Мать устала. Всю неделю она крутилась на работе, как белка в колесе. Фигаро здесь – Фигаро там. Одно название – лаборантка, а если по правде, то самая, что ни на есть уборщица. Если бы не очередь на квартиру, только бы ее и видели на Хим-дыме. Ушла бы в торговлю и стояло бы все ее начальство к ней в очередь на прием. А она бы еще посмотрела кому давать, а кому – завтра приходите. Из-за этой чертовой квартиры и копаешься всю жизнь в дерьме поганом. А тут еще малая с вопросами лезет.
Вскипев, как переполненный чайник на плите, она с силой дергает дочь за руку и отрезает:
– Нету никакого рая, сказано тебе. Ни бога нету, ни рая. Если, и есть что, так это ад. Подрастешь – сама узнаешь. И вообще запомни, много будешь знать – скоро состаришься.
Разобидевшись, они бредут молча и, миновав залитый жиденьким светом луны пустырь, оказываются меж рядов поочередно гавкающих на них сараев. При каждом приступе лая Антошка вздрагивает и крепче цепляется за материнскую ладонь, а та подобревшим голосом утешает:
– Не боись, не боись – они не со зла гавкают. Услыхали нас, вот и спешат пожаловаться. Скучно им, на цепи-то. Хозяин придет раз в день, покормит, приласкает и запрет на ночь. Вот они и жалуются тебе на жизнь свою собачью.
Радуясь, что мать больше не серчает, Антошка начинает тараторить, как будто молчала целую вечность.

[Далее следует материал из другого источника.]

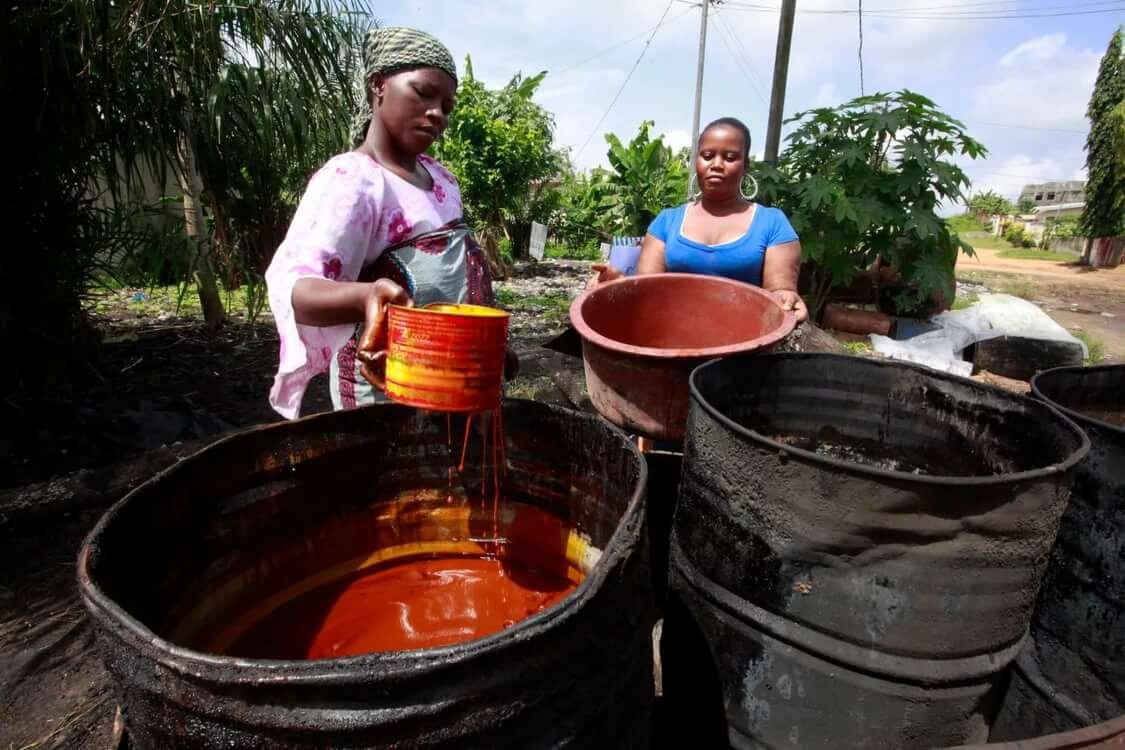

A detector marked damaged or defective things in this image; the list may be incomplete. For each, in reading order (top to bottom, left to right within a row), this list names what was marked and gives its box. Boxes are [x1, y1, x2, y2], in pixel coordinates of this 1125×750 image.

rusty barrel [388, 302, 512, 414]
rusty barrel [568, 274, 796, 440]
rusty barrel [79, 402, 656, 748]
rusty barrel [664, 356, 1088, 748]
rusty barrel [996, 368, 1125, 744]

– А Скамейка никогда не лает! Урчит, как батарея теплая, и смотрит ласково. Хитрющаяяя! Так и подлизывается, чтоб дали какой-нибудь вкуснятинки. А дадут: сразу не ест – обнюхает и бежит прятать. Прям, как Ленка Маныкина.
– Что ж твоя Ленка, как собака, зарывает еду в землю, что ль?
– Не, она не зарывает, а под подушку прячет, а потом в тихий час ест под одеялом. Уж ругали ее ругали, а она все ест.
Сараи остаются позади. Антошка веселеет, забывает про материнские окрики и опять возвращается к интересующей ее теме:
– Мам, а что такое красота?
–Дожили, – говорит мать обескураженно, – сама-то, небось, не догадываешься?
– Догадываюсь, но не шибко...
Мать несколько секунд сосредоточено думает, а потом не без сомнения говорит:
– Мне, кажется, красота – это все, что дает радость. Солнце, вот, выйдет из-за тучи, и все вокруг обрадуется – снег заблестит, воробьи зачирикают, люди заулыбаются, особенно, если выходной.
– Мам, а Скамейка красивая?
Мать озадаченно и серьезно отвечает:
– А сама-то, как считаешь?
– Выходит, что красивая, потому что, когда она смотрит на меня, как самый настоящий верный пес, я радуюсь. А мальчишки говорят, что она дворняга кривоногая и камнями в нее пуляют.
Пока мать сопоставляет неказистый облик кудлатой, вислозадой на кривых ножках дворняги с понятием красоты, дочь думает о своем и неожиданно спрашивает:
– Мам, а папа был красивый?
– Ну что ты заладила?, – стонет мать, – красивый, как мерин сивый... слишком даже.
– А что же он нас бросил?
Мать отвечает уже с явным сарказмом.
– А это, чтобы мы с тобой больше радовались. Вот мы живем себе, никто нам не мешает – мы и рады.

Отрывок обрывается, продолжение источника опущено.